# Nasty rear scratches



## minjay (May 21, 2017)

Hi guys, how can I fix this? I bought a touch up paint corresponding to the car colour. What next?


----------



## Sicskate (Oct 3, 2012)

What's happens now is you need to choose a bodyshop and arrange a day to drop it off...

Sorry, but that's my opinion 😀

Sent from my FRD-L09 using Tapatalk


----------



## minjay (May 21, 2017)

The car isn't expensive and is 10 years old, I don't want to invest money in bodyshop. I want to do it myself.
Something like this doesn't require any skills:


----------



## squiggs (Oct 19, 2009)

Put the pot of touch up paint in your glove box and take it out for a drive around a few bodyshops.


----------



## squiggs (Oct 19, 2009)

minjay said:


> The car isn't expensive and is 10 years old, I don't want to invest money in bodyshop. I want to do it myself.
> Something like this doesn't require any skills:


And something like that doesn't really work. Don't believe everything you see on the internet.
And it especially won't work on the colour car you've got because it's metallic paint.
Instead of white showing through you'll end up with dark grey lines.

Paints and in particular metallic paints are designed to be sprayed on. When sprayed only a very thin layer is applied, the metallic particles 'sit' properly and reflect the light like little mirrors.
Apply it any other way other than spraying and you're putting it on much thicker (no matter how careful you are). The metallic particles sink, don't reflect the light and the paint appears dull, dark and horrible.


----------



## bannan (Jun 20, 2007)

It's hard to tell from those pictures but are the scratches down to primer/metal? If not you could flatten back then polish. If they are down to the primer/metal then you could try touching them up and when hardened flatten back and polish. However to get a perfect finish it would need a visit to a body shop. If you are handy with rattle cans you could get a decent finish also. There's a guide somewhere around in the technical sub forum.
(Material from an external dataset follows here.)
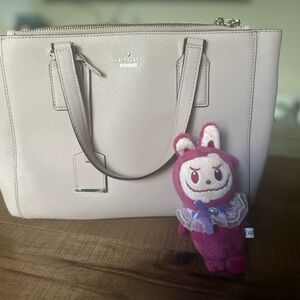 Kate Spade Cameron Satchel
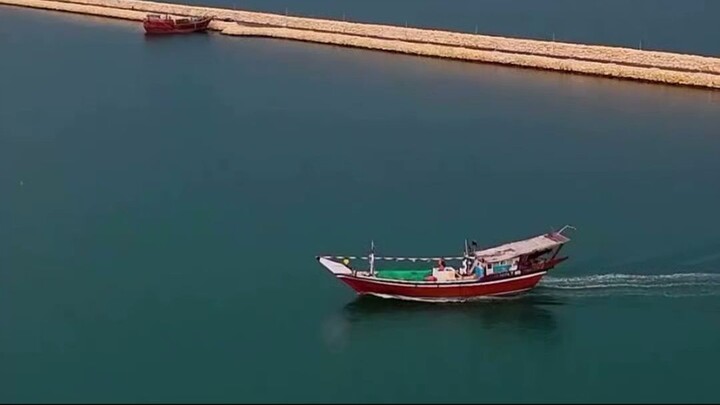 VID_20260713_130750_006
Sent from my SM-G930F using Tapatalk


----------



## Soul boy 68 (Sep 8, 2013)

minjay said:


> The car isn't expensive and is 10 years old, I don't want to invest money in bodyshop. I want to do it myself.
> Something like this doesn't require any skills:


If that's the case then go for it, after all what have you got to lose. :buffer:


----------



## steelghost (Aug 20, 2015)

A wash and machine compound and polish will improve (although not eliminate) some of the less severe scratches. Thereafter you may be able to further reduce it by use of your touch up paint, some wet sanding and further polishing. 
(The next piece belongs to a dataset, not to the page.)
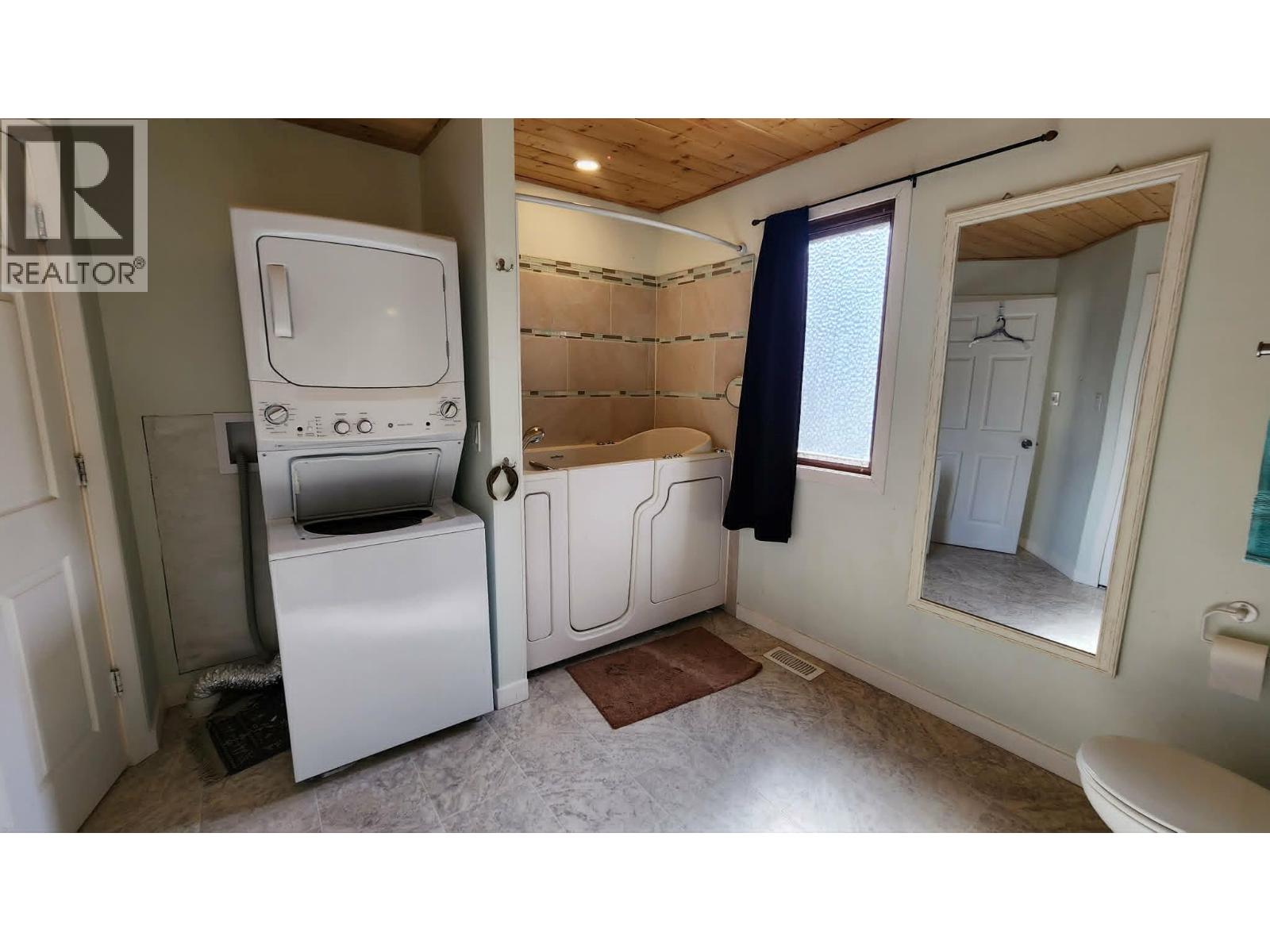 63 Begbie Road - 23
However, as outlined above, because it's metallic you will always be able to see the marks unless the panel(s) are repainted.


----------



## MagpieRH (May 27, 2014)

Vinyl wrap? Bit cheaper than a respray.

As above, those are some big, seemingly quite deep scratches. I suppose there's nothing lost in trying yourself first, but I doubt you'll get a satisfactory result.


----------



## minjay (May 21, 2017)

It's not as bad as it seems. The marks are white, I don't know what it means in terms of depth.


----------